__The task__:
Write the next part of the article about the Wonder Works day camp, picking up right after its final sentence.

__Reading passage__:
Activities, Howe said, that fit well with what she teaches at home.

“My son has ingested states of being that are already part of our family philosophies, like helping the earth, being kind to one another and celebrating our uniqueness and sameness,” she said. “I love that the kids were learning to respect themselves, be inclusive of others and honor the earth all within engaging activities with no particular faith attributes.”

She hopes to send her two other kids to the camp next year, including her oldest son who lives with his father and is being raised in a fundamental Christian home.

“I believe the tenets of this camp hold similar concepts of the positive elements of Christianity and it would be good for my son to see the similarities between viewpoints,” Howe said. “I think that seeing how inclusive this perspective is would shed light on the fact that those who are not Christian are not heathens either.”

Stratichuk said Humanists of the Palouse weren’t trying to provide an atheist day camp, or a non-theist camp, but simply to provide another outlet for non-religious families. Because so much interest was shown in Wonder Works, the organization is planning to make the camp an annual one.

__Available data__:
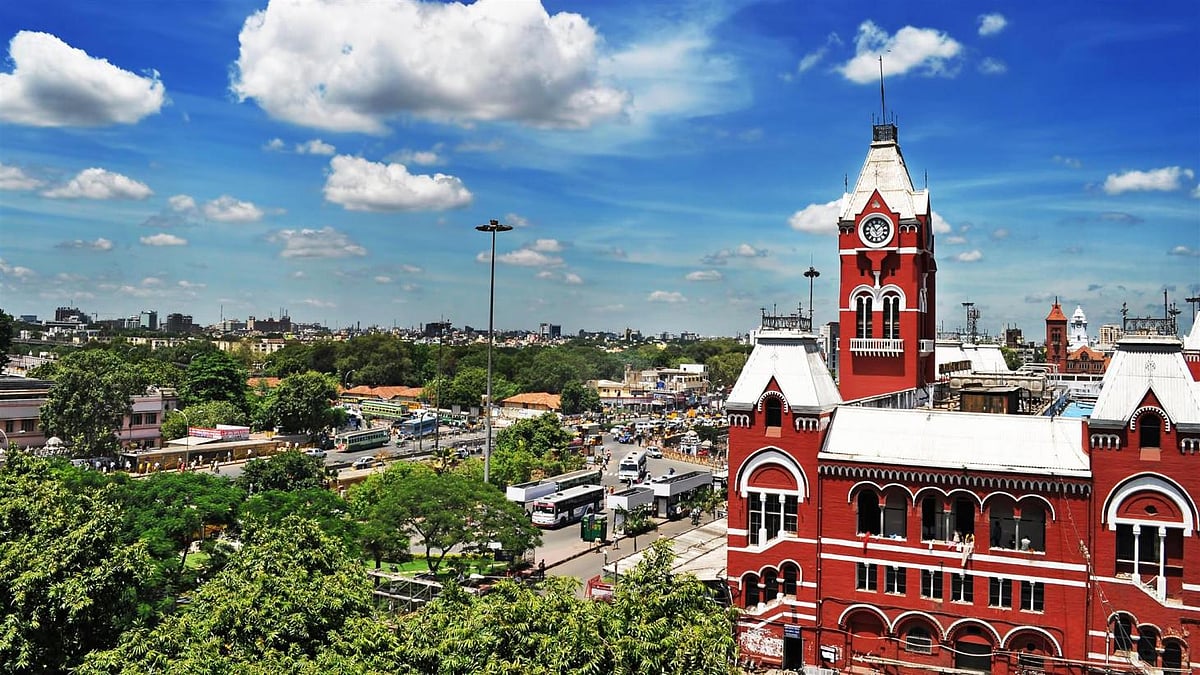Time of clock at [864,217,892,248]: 11:07
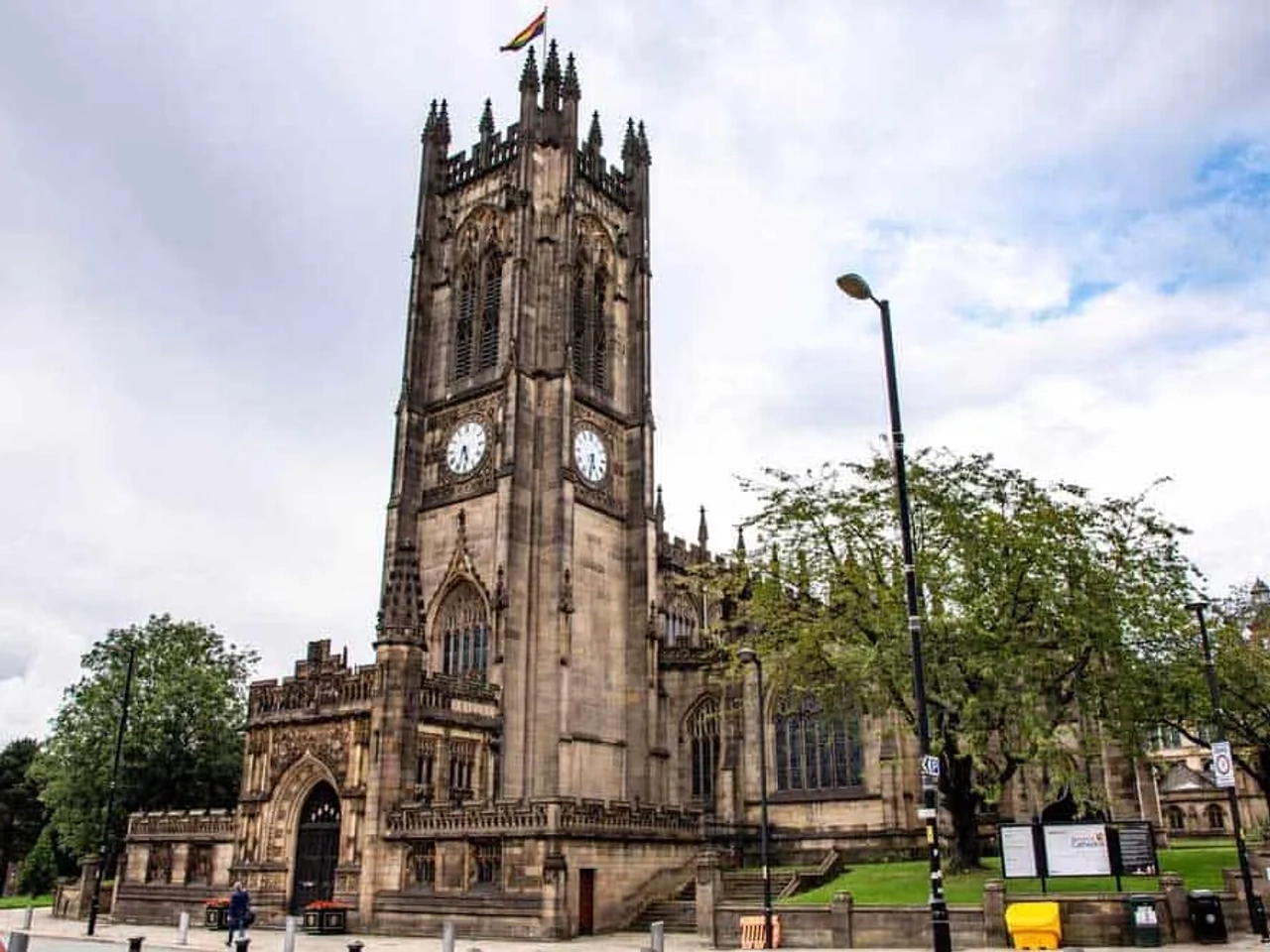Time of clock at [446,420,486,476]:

__Result for this exercise__:
It’s the only humanist day camp in the Palouse region and is open to children ages 7-11 years old. For information visit the camp’s Facebook page.

 

Tracy Simmons

About Tracy Simmons

Tracy Simmons is an award winning journalist specializing in religion reporting, digital entrepreneurship and social journalism. In her 15 years on the religion beat, Simmons has tucked a notepad in her pocket and found some of her favorite stories aboard cargo ships in New Jersey, on a police chase in Albuquerque, in dusty Texas church bell towers, on the streets of New York and in tent cities in Haiti.
Simmons has worked as a multimedia journalist for newspapers across New Mexico, Texas and Connecticut. Currently she serves as the executive director of SpokaneFAVS.com, a digital journalism start-up covering religion news and commentary in Spokane, Wash. She is also a Lecture of Strategic Communication at the University of Idaho.

She also writes for The Spokesman-Review and for the Religion News Service.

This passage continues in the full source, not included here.